When Investors Own Canada and Don’t Realize It

There weren’t too many market observers who penciled in higher tariffs on Canada than on China, but that’s where things stood, at least for a few hours, before Trump struck a deal with Prime Minister Justin Trudeau yesterday. Who knows if a 25% tariff on Canadian exports will resurface in the coming weeks?

Many forecasts have been flipped on their head. China’s tariff tally appears to have landed at 10% for the time being. That’s not really all of it though; Chinese companies like Temu, the purveyor of cheaper-than-Amazon goods, had been able to avoid import duties by shipping directly to consumers, so long as the invoice was under $800. That loophole is going away.

Meantime, this weekend brought to fruition the threat of 25% tariffs on both Mexico and Canada, though cooler heads prevailed by the time Monday’s trading session came to a close. Trump cited the one-two punch of immigration and fentanyl as the catalysts, though the latter is primarily a southern border issue. Both Mexico and Canada have promised to beef up border security and scrutiny on narcotrafficking in exchange for Trump calling off the tariffs.

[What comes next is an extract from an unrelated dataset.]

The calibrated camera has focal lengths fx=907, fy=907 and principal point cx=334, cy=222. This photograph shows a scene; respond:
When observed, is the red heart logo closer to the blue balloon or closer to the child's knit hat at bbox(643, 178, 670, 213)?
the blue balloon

From an asset allocation standpoint, exposures to Mexico by American investors are generally not too heavy. With many emerging markets funds holding maybe 3-4% in the country, the ups and downs of the Mexican stock market are generally ignored by most. In contrast, sometimes developed markets funds may hold anywhere from zero to “wait, how much?” in Canada.

To wit, there is no “C” in EAFE, which stands for Europe, Australasia and the Far East in MSCI’s well-known developed markets index. As a result, many American investors pass the years with zero exposure to Canada, whether they realize it or not.

In contrast, large swaths of Vanguard’s, Schwab’s and State Street’s developed markets index trackers pick up boat loads of Canada in their baskets.